Can you believe the law firms actually suggested that they should be paid "in perpetuity."
I have my own ideas about what they'll be doing "in perpetuity."
My "favorite" part was discovering that the law firms that did eventually "win" an amended settlement still ended up losing--because the payments were capped anyway.
All they succeeded in doing was revealing their true nature--for the whole world to see.
If you want true horror though--you should see some of the discussion boards of actual "clients" of some of these firms discussing the way they've been treated--
--maybe next time--
Thanks for cheering us up.
This should cheer you up!
Here is a link that might be useful: http://www.lectlaw.com/files/fun13.htm
Harryshoe --- LOL....
Crock o horse hockey. What you read is a bunch of one-sided propaganda. I don't suppose anyone mentioned that the States signed agreements to pay these fees, did they? Or that the Cities, States and Counties didn't come up with one red cent to finance the years of litigation all over the country against the biggest comglomerates and law firms in America? Yes, the recoveries were unanticipated, and the fees were adjusted after court approval. Two things bring out the worst in human nature: not enough money and too much money. I do hope you can all get your righteous indignation ginned up against tobacco companies that added chemicals and engineered their cigarettes to deliver more nicotine or that lied about "lite" cigarettes being better for you. What you're reading is a bunch of one-sided, business-financed propaganda designed to fuel so-called tort reform so that corporate multinationals will have no one to to challenge their hegemony, since they already control the legislative branch. It takes a little critical thinking to look to the motivation behind some of this stuff.
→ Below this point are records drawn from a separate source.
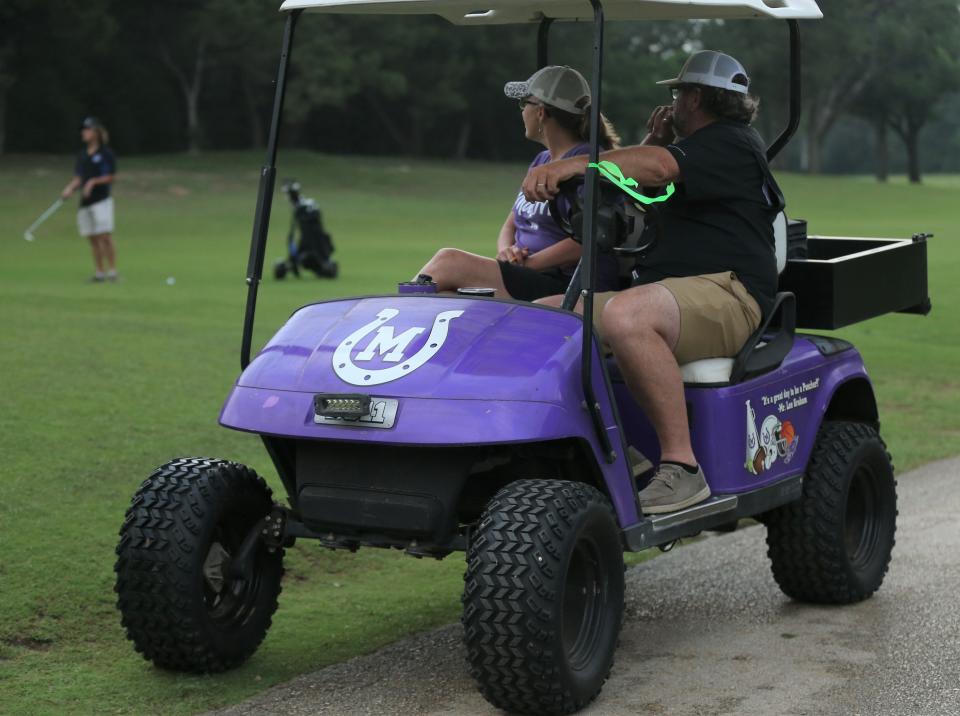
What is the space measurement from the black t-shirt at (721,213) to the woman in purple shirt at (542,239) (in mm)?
375

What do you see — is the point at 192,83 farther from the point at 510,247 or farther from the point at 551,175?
the point at 551,175

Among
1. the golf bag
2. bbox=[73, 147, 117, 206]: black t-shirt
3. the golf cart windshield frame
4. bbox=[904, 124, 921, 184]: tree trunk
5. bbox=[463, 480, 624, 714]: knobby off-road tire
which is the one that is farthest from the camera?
bbox=[904, 124, 921, 184]: tree trunk

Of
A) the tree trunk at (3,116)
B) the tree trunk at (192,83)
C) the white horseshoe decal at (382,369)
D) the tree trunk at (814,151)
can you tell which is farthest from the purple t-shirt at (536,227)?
the tree trunk at (814,151)

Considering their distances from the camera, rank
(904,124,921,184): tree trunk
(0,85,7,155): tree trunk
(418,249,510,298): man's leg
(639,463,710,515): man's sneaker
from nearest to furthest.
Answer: (639,463,710,515): man's sneaker → (418,249,510,298): man's leg → (0,85,7,155): tree trunk → (904,124,921,184): tree trunk

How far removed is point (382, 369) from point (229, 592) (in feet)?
2.88

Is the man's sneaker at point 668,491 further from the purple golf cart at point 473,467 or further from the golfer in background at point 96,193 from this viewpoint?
the golfer in background at point 96,193

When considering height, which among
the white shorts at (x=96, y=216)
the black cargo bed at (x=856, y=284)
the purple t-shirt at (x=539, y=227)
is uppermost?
the purple t-shirt at (x=539, y=227)

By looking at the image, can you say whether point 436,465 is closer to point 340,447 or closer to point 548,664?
point 340,447

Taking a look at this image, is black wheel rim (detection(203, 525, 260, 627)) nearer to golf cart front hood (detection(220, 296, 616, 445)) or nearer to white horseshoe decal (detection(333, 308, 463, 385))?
golf cart front hood (detection(220, 296, 616, 445))

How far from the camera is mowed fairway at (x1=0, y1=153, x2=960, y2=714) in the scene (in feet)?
15.4

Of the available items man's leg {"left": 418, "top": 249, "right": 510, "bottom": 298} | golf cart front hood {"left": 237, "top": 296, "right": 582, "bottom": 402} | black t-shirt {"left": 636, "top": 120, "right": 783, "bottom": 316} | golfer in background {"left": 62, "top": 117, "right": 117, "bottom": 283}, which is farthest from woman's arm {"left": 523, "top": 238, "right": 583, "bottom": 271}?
golfer in background {"left": 62, "top": 117, "right": 117, "bottom": 283}

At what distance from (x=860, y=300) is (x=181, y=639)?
2.59 m

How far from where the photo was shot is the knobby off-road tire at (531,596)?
3906mm

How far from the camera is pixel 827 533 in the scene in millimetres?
5297
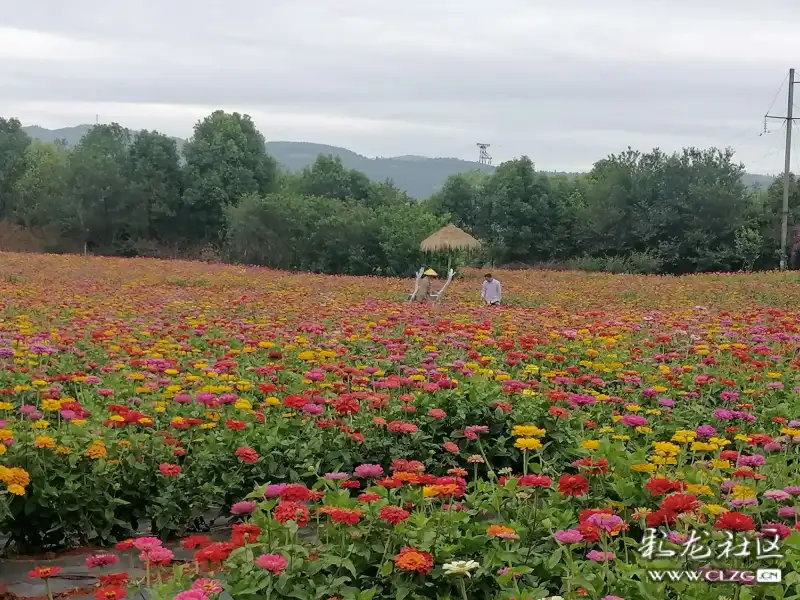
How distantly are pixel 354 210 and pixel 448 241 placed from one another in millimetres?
7466

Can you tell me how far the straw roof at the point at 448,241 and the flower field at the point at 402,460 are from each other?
20.2 m

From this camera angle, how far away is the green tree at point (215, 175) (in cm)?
4528

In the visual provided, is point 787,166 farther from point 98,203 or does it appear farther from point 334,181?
point 98,203

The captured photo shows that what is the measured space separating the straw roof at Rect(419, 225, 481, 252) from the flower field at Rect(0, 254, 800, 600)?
2020 centimetres

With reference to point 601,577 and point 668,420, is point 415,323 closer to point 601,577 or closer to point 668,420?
point 668,420

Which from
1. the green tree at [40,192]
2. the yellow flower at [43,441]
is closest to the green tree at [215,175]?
the green tree at [40,192]

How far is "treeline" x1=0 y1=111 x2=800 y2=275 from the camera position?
35.6 m

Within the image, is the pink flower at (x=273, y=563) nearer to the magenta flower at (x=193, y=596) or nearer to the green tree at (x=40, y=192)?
the magenta flower at (x=193, y=596)

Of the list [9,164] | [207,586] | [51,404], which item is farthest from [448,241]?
[9,164]

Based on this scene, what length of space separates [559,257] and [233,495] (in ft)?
127

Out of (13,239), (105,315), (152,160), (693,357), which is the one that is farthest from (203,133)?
(693,357)

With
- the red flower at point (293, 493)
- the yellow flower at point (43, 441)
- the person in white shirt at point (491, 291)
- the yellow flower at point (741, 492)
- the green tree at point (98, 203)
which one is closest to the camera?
the red flower at point (293, 493)

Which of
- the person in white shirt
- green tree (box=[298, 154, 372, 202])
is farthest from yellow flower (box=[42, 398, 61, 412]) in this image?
green tree (box=[298, 154, 372, 202])

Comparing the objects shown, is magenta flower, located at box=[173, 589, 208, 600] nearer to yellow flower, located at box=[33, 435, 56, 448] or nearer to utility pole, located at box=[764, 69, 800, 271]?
yellow flower, located at box=[33, 435, 56, 448]
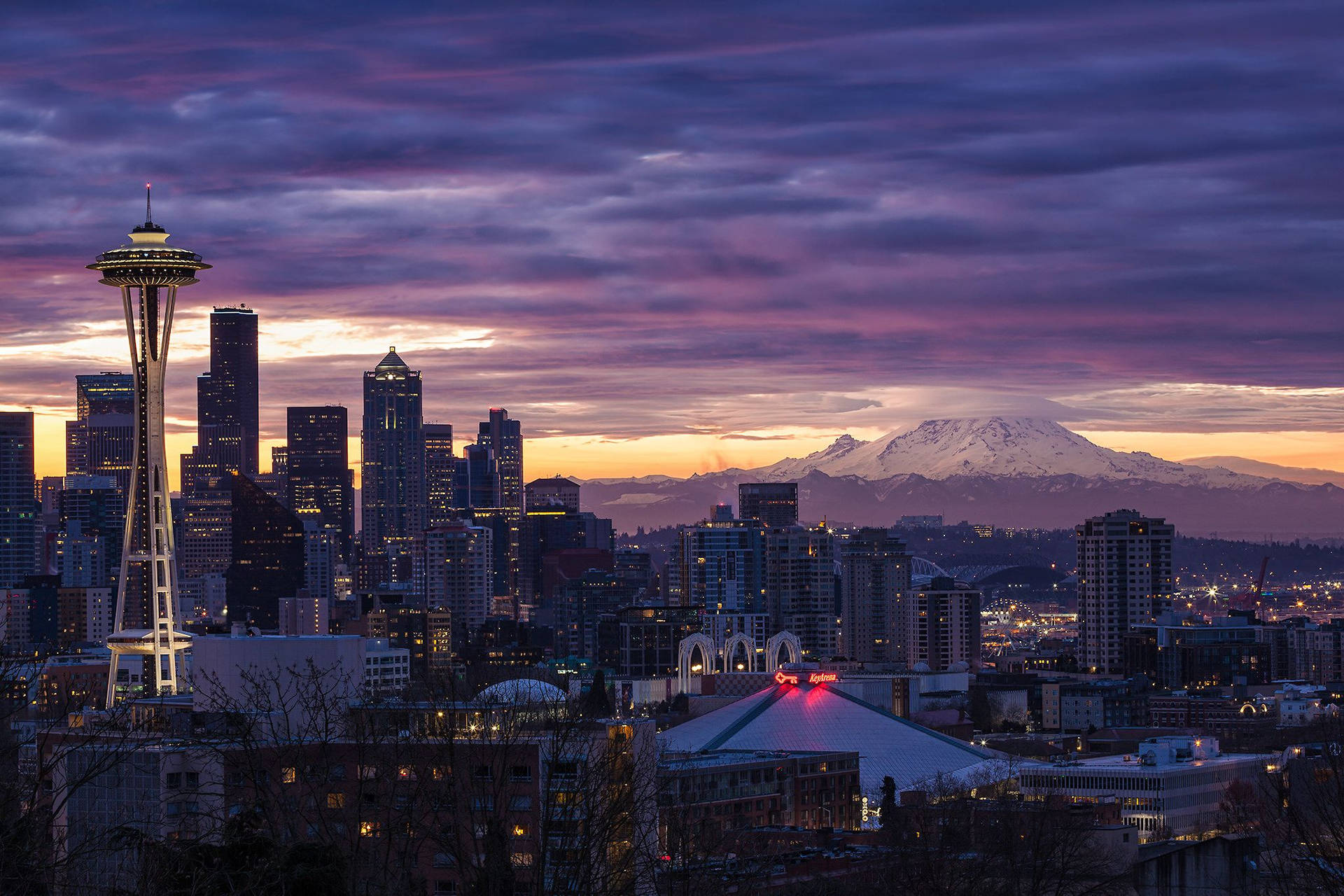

It's like the pit of the Roman coliseum over here.
"What you're reading is a bunch of one-sided, business-financed propaganda designed to..."
When I saw that I said to myself: I need to see about that--I need to know if I'm missing some aspect of things.
So, I went on a search and found some things I didn't know about The Atlantic Monthly.
Its creators were a group of writers that included Ralph Waldo Emerson, Henry Wadsworth Longfellow, Oliver Wendell Holmes, Sr., and James Russell Lowell (who would become its first editor).
The son of Holmes, Sr.--Oliver Wendell Holmes, Jr. went on to become one of the all time "greats" on the Supreme Court and was later "quoted" by John F. Kennedy during his inaugural address:
"...it is now the moment when by common consent we pause to become conscious of our national life and to rejoice in it, to recall what our country has done for each of us, and to ask ourselves what we can do for the country in return."
It was the magazine that originally published Martin Luther King's Letter From Birmingham Jail.
"Mark Twain once said that he liked writing humor for The Atlantic Monthly because the editors allowed him to be funny without asking him to paint himself in stripes and stand on his head."
"It is where John Muir published "The American Forest," which led to passage of the Yosemite National Park Bill, and where Jacob Riis published his first searching portrayals of the American slum."
"The Atlantic Monthly is where Felix Frankfurter, in 1927, spoke out in behalf of Sacco and Vanzetti."